[[ Extract open ]]

On top of these public health challenges regarding obesity, the growth of the older adult population, and prevalence of chronic diseases, China is a country with large regional and community disparities. In a cross-sectional study using the Chinese National Survey on Students’ Constitution and Health targeting Chinese children, Dong and colleagues (2019) observed that the prevalence of overweight or obese was higher in urban areas as compared with rural regions. In addition, the prevalence of overweight or obese was higher in eastern provinces but lower in western regions (Dong et al., 2019). Substantial adverse health outcomes were observed (Yiengprugsawan et al., 2019) in both well-developed areas (e.g., Shandong) and less-developed regions (e.g., Hubei and Jilin). A study focusing on geographic aspects of older adults’ health inequality in China found that older adults residing in the Yangtze River Delta region were significantly healthier than those who lived in Gansu and Hainan regions (Fan et al., 2019). The large social gaps that continue to exist between regions and between rural and urban areas might be associated with discrepancies in many health indicators (Meng et al., 2012). With such disparities, obesity also could be a critical health indicator affecting older adults’ health condition in general.
With the aforementioned findings, it is imperative to examine geographical and regional disparities of obesity among Chinese older adults, given that the currently available literature remains limited on this topic of interest. We used a publicly available data set, the Chinese Longitudinal Healthy Longevity Survey (CLHLS), to study the longitudinal trends of geographical and regional disparities among Chinese older adults. Public health practitioners, scholars, and social workers could use the results from this research for health promotion and obesity prevention among Chinese older adults.
Material and Method
Study Sample
Data were extracted from three waves of CLHLS: 2009 (collected between 2008 and 2009), 2012 (collected between 2011 and 2012), and 2014. The first wave of CLHLS was established in 1998. Data were collected every 2 or 3 years. CLHLS is a large and nationally representative database established by the Center for the Study of Aging and Human Development at Duke University with international collaborators from the China Social Sciences Foundation, the Max Planck Institute for Demographic Research, the Hong Kong Research Grants Council, and others. The CLHLS investigators conducted face-to-face interviews for data collection. The CLHLS investigators attempted to review centenarians in randomly selected half of the cities or counties in the surveyed provinces and mega cities. Nearby octogenarian, nonagenarian, and older adults between 65 and 79 years old, and predesignated sex and age, were selected for each interviewed centenarian.

[[ Extract closed ]]

Tasks to complete —
(1) Say whether each statement agrees with the passage on obesity among Chinese older adults, answering yes or no and quoting the deciding words of the passage. (a) Dong and colleagues found overweight or obesity more common in rural regions than in urban areas. (b) The first wave of CLHLS was established in 1998. (c) CLHLS data were gathered through telephone interviews.
(2) Carry on writing the passage on obesity among Chinese older adults, starting right after its last sentence.
The listing after this point is separate material, unrelated to the passage on obesity among Chinese older adults.

[[ Provided material open ]]

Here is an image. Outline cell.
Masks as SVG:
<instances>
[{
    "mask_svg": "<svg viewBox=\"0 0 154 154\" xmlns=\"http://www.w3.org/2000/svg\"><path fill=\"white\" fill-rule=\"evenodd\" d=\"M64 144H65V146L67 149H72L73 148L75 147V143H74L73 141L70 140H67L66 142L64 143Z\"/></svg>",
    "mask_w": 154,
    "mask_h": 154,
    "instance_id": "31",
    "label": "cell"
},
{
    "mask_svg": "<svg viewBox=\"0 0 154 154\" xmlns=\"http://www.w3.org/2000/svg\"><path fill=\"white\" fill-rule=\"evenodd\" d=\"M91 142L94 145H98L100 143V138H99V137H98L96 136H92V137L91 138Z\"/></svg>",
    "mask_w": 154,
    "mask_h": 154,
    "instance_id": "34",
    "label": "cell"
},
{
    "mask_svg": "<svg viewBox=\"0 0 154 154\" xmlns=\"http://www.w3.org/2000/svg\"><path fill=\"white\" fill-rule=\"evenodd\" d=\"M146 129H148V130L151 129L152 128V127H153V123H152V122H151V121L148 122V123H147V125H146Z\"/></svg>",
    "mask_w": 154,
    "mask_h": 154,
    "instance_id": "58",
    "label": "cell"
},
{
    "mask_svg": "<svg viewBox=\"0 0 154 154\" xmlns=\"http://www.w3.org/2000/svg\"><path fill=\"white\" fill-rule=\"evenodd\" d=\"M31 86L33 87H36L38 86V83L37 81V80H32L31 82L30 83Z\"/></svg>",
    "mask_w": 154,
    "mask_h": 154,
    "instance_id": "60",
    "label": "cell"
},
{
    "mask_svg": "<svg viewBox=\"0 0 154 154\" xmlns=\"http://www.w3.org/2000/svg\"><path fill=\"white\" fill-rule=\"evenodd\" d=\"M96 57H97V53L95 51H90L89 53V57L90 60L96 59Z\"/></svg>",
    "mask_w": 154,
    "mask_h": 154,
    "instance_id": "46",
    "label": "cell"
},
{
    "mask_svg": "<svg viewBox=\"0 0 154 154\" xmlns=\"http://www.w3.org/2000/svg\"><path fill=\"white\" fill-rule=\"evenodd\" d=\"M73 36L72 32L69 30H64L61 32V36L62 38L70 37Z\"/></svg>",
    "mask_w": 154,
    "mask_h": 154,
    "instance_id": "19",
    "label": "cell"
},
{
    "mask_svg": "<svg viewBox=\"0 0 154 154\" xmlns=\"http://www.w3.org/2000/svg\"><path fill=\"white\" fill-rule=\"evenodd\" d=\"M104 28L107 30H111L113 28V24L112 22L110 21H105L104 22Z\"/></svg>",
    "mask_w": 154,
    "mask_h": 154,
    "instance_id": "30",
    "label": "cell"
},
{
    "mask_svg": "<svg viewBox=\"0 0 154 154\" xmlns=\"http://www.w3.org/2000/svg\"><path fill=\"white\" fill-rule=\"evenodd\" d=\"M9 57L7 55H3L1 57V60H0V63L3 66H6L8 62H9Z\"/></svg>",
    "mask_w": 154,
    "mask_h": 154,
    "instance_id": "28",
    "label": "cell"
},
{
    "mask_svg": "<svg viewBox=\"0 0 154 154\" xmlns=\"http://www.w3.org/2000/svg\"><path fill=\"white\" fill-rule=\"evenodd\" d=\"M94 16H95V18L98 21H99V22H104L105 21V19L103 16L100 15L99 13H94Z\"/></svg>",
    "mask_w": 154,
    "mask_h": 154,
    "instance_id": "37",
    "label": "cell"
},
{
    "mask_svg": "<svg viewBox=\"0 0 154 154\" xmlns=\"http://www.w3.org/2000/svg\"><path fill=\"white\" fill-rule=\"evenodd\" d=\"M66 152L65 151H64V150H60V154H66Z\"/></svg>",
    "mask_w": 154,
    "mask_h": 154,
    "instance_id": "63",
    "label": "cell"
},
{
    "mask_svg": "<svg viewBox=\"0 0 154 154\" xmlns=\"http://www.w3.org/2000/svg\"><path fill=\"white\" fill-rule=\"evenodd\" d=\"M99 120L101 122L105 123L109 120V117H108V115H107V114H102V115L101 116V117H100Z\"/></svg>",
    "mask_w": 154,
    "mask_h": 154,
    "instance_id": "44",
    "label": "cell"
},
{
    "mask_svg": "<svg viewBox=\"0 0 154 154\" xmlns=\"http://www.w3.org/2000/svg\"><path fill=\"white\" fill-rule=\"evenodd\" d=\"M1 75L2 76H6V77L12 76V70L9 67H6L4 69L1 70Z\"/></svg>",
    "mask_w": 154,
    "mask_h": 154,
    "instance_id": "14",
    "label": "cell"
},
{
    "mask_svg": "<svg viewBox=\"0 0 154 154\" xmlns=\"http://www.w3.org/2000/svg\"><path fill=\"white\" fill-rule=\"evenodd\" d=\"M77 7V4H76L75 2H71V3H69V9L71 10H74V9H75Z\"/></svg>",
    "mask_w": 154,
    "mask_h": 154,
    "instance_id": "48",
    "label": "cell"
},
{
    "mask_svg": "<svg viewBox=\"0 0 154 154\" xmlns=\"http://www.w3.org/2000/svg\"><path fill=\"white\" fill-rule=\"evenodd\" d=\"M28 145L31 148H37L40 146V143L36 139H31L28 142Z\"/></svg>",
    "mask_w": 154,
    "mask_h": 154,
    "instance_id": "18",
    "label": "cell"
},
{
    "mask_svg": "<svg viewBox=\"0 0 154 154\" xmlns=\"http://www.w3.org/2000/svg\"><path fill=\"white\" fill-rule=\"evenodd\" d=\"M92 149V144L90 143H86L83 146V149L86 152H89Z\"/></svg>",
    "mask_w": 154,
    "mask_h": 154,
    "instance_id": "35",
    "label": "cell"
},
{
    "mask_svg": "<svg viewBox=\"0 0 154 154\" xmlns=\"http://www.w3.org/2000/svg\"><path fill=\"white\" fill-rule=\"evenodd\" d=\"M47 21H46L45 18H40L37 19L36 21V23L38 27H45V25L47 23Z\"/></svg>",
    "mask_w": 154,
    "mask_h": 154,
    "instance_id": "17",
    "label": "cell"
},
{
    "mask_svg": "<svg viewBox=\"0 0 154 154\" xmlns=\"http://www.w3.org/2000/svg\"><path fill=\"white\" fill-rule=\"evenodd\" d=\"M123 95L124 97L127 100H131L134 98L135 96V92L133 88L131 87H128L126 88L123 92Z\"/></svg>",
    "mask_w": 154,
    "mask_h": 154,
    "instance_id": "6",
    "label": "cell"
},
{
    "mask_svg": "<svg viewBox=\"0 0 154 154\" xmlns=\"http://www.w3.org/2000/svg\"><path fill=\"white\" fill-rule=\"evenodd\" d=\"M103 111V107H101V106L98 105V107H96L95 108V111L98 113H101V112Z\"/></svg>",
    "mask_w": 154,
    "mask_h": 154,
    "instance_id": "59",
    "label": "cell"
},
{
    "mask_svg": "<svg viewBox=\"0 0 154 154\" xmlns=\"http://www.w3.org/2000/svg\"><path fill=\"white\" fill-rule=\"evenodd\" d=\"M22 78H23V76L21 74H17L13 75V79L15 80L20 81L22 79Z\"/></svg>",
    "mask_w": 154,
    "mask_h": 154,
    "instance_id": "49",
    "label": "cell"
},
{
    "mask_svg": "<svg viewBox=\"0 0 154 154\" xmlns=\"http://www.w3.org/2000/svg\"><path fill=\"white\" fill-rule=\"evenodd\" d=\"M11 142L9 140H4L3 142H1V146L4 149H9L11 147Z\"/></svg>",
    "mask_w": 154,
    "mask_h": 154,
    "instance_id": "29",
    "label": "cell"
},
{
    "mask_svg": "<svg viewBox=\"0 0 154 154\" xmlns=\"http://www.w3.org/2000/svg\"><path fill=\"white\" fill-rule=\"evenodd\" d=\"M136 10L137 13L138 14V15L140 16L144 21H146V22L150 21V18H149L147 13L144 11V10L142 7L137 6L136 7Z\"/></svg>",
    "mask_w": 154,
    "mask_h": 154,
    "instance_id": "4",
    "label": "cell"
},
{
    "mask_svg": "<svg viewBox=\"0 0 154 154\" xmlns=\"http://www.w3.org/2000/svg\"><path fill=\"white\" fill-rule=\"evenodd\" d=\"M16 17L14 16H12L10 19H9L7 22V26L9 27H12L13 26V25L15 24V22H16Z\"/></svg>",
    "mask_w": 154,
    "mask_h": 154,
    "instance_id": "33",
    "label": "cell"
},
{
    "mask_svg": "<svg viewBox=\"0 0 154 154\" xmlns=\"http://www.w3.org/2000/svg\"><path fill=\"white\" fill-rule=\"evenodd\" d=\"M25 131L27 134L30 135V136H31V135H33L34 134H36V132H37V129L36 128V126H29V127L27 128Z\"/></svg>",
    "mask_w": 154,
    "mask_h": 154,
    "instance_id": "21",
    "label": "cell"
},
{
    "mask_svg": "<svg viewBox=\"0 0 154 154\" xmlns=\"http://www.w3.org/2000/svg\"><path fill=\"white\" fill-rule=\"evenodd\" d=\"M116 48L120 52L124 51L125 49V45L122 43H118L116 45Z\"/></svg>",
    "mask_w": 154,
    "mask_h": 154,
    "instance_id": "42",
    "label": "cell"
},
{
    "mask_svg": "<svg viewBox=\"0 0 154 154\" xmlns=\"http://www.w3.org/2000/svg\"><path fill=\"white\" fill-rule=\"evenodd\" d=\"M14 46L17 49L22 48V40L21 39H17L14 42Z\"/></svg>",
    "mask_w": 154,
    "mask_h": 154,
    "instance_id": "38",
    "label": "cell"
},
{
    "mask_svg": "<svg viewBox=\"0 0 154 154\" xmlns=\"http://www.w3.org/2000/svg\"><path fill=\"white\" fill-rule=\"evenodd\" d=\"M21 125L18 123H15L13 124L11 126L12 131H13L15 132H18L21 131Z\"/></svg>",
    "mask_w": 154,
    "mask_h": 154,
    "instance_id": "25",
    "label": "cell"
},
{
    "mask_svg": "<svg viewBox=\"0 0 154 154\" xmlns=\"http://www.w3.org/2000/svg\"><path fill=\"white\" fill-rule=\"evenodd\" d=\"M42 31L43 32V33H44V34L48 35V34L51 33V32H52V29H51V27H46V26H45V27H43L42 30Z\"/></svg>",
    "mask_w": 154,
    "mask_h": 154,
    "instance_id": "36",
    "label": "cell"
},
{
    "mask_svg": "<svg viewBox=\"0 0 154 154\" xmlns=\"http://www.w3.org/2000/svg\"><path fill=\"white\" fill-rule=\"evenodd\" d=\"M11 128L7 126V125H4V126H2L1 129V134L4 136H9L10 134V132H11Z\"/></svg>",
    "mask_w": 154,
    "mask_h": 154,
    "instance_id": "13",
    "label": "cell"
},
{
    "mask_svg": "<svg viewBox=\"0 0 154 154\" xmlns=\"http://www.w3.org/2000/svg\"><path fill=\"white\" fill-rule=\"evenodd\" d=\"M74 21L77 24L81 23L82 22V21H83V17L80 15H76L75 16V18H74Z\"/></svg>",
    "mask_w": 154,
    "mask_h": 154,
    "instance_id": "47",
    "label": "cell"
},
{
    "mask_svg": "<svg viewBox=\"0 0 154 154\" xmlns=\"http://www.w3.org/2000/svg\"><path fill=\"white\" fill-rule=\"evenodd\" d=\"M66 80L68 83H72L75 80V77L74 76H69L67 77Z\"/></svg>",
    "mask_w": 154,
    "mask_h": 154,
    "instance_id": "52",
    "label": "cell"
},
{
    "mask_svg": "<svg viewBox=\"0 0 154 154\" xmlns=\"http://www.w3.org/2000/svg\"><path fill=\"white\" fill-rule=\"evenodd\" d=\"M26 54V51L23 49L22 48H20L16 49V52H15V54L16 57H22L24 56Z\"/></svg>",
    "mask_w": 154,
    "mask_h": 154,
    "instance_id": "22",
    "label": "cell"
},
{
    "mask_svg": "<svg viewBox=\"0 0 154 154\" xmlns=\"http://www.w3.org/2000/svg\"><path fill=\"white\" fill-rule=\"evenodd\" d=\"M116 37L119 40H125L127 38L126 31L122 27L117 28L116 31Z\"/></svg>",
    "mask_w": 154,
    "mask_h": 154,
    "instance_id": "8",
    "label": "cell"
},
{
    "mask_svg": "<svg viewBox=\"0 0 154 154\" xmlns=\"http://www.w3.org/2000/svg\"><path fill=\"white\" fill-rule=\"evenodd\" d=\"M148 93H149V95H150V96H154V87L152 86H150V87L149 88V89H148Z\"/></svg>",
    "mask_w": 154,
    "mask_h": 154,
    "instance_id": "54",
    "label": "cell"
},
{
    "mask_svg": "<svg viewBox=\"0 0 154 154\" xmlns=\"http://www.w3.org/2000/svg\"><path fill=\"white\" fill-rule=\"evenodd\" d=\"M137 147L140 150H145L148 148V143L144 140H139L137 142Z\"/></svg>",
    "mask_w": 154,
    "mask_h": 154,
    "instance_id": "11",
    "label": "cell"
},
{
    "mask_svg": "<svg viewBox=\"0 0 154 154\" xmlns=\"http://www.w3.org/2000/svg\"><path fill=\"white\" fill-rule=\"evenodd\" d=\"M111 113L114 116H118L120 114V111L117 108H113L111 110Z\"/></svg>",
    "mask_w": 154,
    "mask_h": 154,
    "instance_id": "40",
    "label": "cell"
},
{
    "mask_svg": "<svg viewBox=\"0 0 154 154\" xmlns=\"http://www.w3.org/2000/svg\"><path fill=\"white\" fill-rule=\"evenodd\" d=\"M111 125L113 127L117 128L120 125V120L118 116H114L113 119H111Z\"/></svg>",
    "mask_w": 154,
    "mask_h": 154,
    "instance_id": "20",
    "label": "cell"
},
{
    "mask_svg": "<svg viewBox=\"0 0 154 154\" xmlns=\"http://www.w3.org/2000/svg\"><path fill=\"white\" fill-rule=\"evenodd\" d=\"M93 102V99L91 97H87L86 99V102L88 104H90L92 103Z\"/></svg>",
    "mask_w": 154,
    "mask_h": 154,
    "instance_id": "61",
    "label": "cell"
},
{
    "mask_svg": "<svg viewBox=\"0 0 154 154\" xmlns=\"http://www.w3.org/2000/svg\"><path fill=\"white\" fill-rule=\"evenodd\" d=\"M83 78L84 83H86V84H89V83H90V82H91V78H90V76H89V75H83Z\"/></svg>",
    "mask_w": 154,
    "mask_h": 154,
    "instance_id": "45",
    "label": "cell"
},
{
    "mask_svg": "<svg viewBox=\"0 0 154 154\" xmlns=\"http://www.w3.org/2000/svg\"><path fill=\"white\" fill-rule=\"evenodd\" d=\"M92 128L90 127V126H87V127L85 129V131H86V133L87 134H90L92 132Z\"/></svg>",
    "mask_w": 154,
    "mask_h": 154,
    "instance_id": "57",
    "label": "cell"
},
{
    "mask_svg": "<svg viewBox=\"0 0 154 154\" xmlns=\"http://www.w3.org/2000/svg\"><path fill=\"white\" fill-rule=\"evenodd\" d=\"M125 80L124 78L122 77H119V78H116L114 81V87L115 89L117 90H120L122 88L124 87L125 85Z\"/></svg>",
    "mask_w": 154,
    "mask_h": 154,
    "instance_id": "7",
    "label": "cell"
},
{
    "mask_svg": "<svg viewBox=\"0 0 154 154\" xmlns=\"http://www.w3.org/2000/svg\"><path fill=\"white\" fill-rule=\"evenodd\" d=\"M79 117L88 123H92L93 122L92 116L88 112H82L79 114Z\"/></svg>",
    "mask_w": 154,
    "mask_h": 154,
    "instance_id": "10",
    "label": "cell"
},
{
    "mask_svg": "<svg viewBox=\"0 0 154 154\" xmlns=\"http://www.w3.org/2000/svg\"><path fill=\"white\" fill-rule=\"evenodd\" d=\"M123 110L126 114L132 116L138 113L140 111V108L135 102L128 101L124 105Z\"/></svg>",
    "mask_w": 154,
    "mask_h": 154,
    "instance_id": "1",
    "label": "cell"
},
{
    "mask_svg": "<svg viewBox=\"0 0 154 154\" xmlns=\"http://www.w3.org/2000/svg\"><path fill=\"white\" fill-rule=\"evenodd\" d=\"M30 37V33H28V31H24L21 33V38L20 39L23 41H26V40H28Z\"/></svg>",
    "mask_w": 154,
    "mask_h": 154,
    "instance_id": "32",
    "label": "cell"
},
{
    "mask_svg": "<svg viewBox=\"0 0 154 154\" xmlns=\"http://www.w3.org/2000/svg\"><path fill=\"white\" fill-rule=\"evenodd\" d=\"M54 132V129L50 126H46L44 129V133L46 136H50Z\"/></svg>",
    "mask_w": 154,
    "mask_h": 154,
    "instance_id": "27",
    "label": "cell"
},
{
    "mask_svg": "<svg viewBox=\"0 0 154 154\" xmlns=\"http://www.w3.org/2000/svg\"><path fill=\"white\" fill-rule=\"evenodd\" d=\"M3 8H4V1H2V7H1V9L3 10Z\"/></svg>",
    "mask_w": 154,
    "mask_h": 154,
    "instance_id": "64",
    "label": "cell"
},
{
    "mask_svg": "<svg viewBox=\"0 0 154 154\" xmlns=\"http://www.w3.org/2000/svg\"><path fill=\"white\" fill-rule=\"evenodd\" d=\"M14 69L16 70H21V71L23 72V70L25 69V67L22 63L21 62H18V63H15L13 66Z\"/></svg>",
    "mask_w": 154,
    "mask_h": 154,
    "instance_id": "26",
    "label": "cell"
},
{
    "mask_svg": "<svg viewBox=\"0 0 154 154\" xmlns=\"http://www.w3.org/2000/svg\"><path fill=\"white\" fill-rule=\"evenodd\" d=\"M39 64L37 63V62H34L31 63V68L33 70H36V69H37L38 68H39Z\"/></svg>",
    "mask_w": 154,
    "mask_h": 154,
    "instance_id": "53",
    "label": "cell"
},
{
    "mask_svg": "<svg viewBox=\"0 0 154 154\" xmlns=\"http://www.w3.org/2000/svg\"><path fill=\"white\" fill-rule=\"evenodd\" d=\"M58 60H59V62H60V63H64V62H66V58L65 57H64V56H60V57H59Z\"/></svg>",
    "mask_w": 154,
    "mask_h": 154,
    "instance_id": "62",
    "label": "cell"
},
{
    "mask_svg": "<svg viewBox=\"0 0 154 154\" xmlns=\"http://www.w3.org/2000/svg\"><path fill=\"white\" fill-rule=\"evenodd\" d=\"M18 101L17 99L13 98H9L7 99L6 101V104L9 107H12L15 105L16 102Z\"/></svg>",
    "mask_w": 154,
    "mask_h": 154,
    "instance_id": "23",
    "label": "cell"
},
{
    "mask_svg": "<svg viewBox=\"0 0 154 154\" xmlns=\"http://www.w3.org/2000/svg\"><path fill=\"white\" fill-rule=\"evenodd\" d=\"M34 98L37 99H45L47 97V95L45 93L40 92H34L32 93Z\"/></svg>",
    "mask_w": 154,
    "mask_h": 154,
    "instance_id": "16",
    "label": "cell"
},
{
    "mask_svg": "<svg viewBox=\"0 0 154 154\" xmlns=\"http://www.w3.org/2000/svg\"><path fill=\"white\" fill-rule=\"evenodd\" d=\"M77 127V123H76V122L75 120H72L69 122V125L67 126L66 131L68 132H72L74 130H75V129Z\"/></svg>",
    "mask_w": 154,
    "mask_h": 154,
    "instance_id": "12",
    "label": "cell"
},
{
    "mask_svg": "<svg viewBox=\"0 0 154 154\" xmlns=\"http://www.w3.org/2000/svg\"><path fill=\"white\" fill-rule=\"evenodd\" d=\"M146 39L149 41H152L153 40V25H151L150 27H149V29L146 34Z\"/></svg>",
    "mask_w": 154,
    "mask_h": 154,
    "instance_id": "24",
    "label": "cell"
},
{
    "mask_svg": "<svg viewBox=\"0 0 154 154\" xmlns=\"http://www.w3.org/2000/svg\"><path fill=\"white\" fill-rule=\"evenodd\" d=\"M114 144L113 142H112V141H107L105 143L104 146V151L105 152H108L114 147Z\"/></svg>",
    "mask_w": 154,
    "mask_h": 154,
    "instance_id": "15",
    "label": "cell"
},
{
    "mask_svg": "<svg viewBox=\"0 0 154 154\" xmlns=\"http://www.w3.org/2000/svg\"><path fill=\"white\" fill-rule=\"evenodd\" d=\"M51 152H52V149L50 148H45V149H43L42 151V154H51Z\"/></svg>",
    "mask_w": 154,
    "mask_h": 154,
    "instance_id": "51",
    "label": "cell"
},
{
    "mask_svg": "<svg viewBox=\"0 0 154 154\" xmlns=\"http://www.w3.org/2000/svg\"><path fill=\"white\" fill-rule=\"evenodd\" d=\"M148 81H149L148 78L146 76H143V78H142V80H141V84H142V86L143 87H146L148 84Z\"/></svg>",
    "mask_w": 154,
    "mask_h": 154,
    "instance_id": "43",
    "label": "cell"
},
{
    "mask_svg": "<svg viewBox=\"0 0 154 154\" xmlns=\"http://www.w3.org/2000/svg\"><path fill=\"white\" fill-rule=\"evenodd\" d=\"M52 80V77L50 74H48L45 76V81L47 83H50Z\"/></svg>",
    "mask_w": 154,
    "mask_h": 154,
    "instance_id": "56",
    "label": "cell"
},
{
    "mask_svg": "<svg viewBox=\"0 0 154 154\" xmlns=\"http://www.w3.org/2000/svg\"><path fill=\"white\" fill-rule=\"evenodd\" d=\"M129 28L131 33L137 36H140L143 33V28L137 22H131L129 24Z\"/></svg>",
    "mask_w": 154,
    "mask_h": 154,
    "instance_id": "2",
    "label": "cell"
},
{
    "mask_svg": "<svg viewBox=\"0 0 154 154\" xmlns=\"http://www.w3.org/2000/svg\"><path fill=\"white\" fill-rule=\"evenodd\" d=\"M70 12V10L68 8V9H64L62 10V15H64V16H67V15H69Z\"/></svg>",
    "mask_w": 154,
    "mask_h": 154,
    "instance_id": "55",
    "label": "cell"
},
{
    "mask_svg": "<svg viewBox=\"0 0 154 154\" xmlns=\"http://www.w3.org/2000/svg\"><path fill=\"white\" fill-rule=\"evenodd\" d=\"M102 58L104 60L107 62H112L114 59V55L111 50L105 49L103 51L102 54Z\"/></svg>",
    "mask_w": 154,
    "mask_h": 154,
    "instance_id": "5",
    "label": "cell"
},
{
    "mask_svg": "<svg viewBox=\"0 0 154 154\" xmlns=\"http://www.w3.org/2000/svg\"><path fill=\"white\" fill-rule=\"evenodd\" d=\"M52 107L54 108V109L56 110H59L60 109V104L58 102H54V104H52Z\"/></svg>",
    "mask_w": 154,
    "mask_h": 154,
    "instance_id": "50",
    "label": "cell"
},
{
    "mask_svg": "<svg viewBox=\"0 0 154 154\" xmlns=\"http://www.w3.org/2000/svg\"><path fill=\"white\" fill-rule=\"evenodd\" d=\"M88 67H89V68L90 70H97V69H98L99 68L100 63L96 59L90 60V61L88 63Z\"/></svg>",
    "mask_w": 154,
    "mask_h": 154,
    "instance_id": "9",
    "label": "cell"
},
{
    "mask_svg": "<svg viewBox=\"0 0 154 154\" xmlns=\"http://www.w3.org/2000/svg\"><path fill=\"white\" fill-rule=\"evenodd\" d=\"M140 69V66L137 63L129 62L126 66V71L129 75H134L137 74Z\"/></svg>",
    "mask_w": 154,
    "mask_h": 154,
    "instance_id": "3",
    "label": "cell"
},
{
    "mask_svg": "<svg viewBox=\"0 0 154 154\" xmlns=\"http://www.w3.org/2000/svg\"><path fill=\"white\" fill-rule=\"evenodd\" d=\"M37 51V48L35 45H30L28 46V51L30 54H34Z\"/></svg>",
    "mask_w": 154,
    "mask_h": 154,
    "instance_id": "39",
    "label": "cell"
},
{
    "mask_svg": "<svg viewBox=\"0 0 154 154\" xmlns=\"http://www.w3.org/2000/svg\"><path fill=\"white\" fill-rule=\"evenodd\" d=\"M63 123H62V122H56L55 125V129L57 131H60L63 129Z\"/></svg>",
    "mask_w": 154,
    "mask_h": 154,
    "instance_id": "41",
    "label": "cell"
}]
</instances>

[[ Provided material closed ]]

Responses —
(1)
(a) No: "the prevalence of overweight or obese was higher in urban areas as compared with rural regions."
(b) Yes: "The first wave of CLHLS was established in 1998."
(c) No: "The CLHLS investigators conducted face-to-face interviews for data collection."

(2)
Research participants include centenarians, nonagenarians, octogenarians, younger older adults 65 to 79 years old, and middle-age adults 35 to 64 years old. Participants were randomly selected from major provinces and mega cities. The study subjects of CLHLS cover a wide range of topics including substance use (smoking behavior and alcohol use), social policy, family relationships, mental health, disability, health status, dietary behaviors, and other related topics. The CLHLS investigators obtained informed consents from all research participants. As this present research uses only secondary data with de-identified information in the public domain, approvals from Institutional Review Boards were exempted from the authors’ institutions. Zeng (2012) provides further information about this data set.
To perform longitudinal analysis, we created two sex-stratified study samples with 1,815 male and 1,925 female participants who answered all questions of interest without missing values. Older adults, 65 years old or above, who were included in the study sample had to respond to all three survey waves in 2009, 2012, and 2014. The total study sample included 11,220 observations from 3,740 participants. Each participant provided three observations (n = 11,220).
Measurements
Primary predictors
There were two primary predictors in the data analysis. The first predictor was older adults’ provincial information, which indicated their geographical location (east/north/northeast/central-south/west). The geographical categories included the following provinces and mega cities: Jiangsu, Anhui, Zhejiang, Shandong, Fujian, Jiangxi, and Shanghai were coded as East; Hebei, Tianjin, Shanxi, and Beijing were coded as North; Shaanxi, Sichuan, and Chongqing were coded as West; Henan, Hubei, Hunan, Guangdong, Guangxi, and Hainan were coded as Central-South; and Heilongjiang, Jilin, and Liaoning were coded as Northeast. This categorization method was based on the classification of the CLHLS investigators (https://sites.duke.edu/centerforaging/programs/chinese-longitudinal-healthy-longevity-survey-clhls/project-goals/coverage-of-sampled-provinces/).
The second predictor was participants’ location of residence, which was dichotomized as rural and urban. Participants who lived in cities and towns were coded as urban, while older adults who resided in smaller units were coded as rural.
Outcome
In this research, older adults’ body max index, BMI = weight (kg)/height (m2), was used to examine participants’ level of obesity. Two categories of BMI were employed for data analysis: nonobese (BMI less than 25.0, including those who were underweight or normal) and obese (BMI higher than or equal to 25.0, including those who were overweight or obese). We coded BMI as a dichotomous variable, with 0 = nonobese, and 1 = obese. All BMI-related values were measured by the data collectors of CLHLS.
Covariates
Differences among age groups were incorporated into the analysis (65–80, 81–95, above 95). A set of socioeconomic variables were selected to represent older adults’ socioeconomic status: years of formal education (none, 1–5 years, 6–10 years, 11 years and above), and household income (1: between 0 and 5,000 RMB, 2: between 5,001 and 15,000 RMB, 3: between 15,001 and 35,000 RMB, 4: above 35,000 RMB, do not know). Household income was calculated based on the Chinese currency (RMB). Furthermore, marital status (married, others [including participants who were not married, widowed, separated, divorced, and in other nonmarried status]) and living arrangement (lived with household members, lived alone, lived in an institution) were selected as demographic measurements.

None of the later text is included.